→ **GOAL 1**: In the forum thread about the dropped external hard drive, what brand was the drive?
→ **GOAL 2**: Reproduce the entries verbatim, starting at the line that contains "How far from the image's" and continuing through the last line of the entries.

Data recovery and disk repair questions and discussions related to old-fashioned SATA, SAS, SCSI, IDE, MFM hard drives - any type of storage device that has moving parts
November 18th, 2009, 15:30
Hi All,
I had a little accident today with my Buffalo external hard drive. While working at my desk at home I accidently knocked the drive with my arm and it fell on to the carpet. Now whenever I plug the drive into my laptop, I see it in Explorer as before, but when I click on it the laptop hour glasses, and eventually I get the message "The disk in drive E is not formatted. Do you want to format it?".
80% of the data on the drive has previously been backed up, but there are some recently moved files on it that I'd really like to recover.
I can't afford to give it in to a shop, and even if I could I would be some what concerned as the drive has files with personal information on them... so basically I need to know what my options are?... is there any software tool that can be used to recover the data, without the drive requiring handing in to a shop?
One thing my brother tried for me was to remove the drive from the Buffalo casing (which turned out to be surprisingly easy) and insert it into another external SATA drive casing... but still no luck... the drive continued to behave as if it needed formatting.
Anyway, I would appreciate some advise, even if it's just to say... "take it into the shop, else bin it!!"... in which case I will have to bin it (assuming a reformat doesn't work) as I really am concerned about all the personal and confidential data on the drive, plus it may be too expensive for me to have it repaired anyway.
Many thanks
Sharon
November 18th, 2009, 15:33
Your own advice is best. Your drive is mechanically damaged and there is no user repair.
November 18th, 2009, 15:44
don't take it to a shop. take it to a professional lab. google 'data reocovery' and shop around. Most data recovery labs have strict data confidentiality and don't even look at the data as they have better things to do. Ensure you research whichever company you choose as some are better and more reliable than others.
Most offer a free evaluation so you can get a quote before you commit.
Other than that, its for the bin.
November 18th, 2009, 16:10
If ur options are get data back urself or bin it - then before binig ill sugest follwing.
Since ur drive is identified in BIOS and can even be seen in ur computer - get ur hands on a program called R-Studio , run it , select ur damaged drive in options and scan it. After scan is done look for the data u want to try to recover and grab it. If u need any clarifications on the process - ill check ur topic tommorow at work. Gl.

→ **Records of spatial reasoning questions**:
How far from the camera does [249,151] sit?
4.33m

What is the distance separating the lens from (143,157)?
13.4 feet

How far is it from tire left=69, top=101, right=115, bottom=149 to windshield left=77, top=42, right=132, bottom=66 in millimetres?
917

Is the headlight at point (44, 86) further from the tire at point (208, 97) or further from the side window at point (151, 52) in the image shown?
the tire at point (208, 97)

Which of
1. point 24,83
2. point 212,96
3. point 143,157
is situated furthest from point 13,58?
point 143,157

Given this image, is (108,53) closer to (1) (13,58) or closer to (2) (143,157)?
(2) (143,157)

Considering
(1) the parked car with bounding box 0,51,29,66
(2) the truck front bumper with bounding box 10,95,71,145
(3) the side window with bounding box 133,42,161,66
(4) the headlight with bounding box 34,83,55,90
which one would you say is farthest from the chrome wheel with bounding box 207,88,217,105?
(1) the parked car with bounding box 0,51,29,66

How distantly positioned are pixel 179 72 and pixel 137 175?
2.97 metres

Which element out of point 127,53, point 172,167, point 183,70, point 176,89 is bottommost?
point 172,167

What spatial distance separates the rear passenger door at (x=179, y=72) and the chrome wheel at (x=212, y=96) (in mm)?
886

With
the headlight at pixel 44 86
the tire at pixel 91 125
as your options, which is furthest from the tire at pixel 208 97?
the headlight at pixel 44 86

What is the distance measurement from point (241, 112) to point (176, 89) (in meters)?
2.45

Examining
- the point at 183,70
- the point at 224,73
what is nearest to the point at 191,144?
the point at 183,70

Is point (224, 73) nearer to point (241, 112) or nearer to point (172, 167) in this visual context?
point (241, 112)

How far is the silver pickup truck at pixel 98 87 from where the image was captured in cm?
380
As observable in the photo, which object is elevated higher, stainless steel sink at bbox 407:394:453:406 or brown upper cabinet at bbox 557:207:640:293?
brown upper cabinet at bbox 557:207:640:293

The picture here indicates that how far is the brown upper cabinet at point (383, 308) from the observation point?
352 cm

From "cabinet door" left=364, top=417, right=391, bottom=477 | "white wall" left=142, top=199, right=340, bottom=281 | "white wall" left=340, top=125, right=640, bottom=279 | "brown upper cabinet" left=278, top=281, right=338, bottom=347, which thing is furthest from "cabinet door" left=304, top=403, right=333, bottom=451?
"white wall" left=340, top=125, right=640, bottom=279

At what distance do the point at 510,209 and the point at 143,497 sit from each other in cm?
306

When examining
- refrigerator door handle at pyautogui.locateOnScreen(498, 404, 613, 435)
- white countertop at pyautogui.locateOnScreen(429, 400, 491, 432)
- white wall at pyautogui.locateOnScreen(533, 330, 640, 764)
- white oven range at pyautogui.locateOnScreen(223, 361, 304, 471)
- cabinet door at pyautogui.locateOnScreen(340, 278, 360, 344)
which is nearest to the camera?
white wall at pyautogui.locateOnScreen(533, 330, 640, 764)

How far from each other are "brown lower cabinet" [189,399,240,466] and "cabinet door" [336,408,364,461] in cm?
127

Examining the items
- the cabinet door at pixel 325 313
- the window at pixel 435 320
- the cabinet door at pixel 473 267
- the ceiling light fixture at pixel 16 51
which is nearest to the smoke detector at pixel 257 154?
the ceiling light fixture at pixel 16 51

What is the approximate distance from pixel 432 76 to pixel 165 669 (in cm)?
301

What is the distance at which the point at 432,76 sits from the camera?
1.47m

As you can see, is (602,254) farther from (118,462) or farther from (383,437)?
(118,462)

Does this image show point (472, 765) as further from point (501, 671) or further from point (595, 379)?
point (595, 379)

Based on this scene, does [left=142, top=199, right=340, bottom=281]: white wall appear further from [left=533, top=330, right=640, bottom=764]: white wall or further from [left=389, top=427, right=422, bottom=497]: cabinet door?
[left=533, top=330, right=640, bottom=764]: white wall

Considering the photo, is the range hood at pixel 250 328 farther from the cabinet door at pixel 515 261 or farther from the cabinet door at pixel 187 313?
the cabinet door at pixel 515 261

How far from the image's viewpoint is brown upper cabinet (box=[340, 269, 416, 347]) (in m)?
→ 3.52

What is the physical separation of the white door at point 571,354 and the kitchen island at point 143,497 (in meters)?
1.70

→ **EXERCISE SOLUTION 1**: Buffalo

→ **EXERCISE SOLUTION 2**:
How far from the image's viewpoint is brown upper cabinet (box=[340, 269, 416, 347]) (in m)?
→ 3.52

What is the physical separation of the white door at point 571,354 and the kitchen island at point 143,497 (in meters)?
1.70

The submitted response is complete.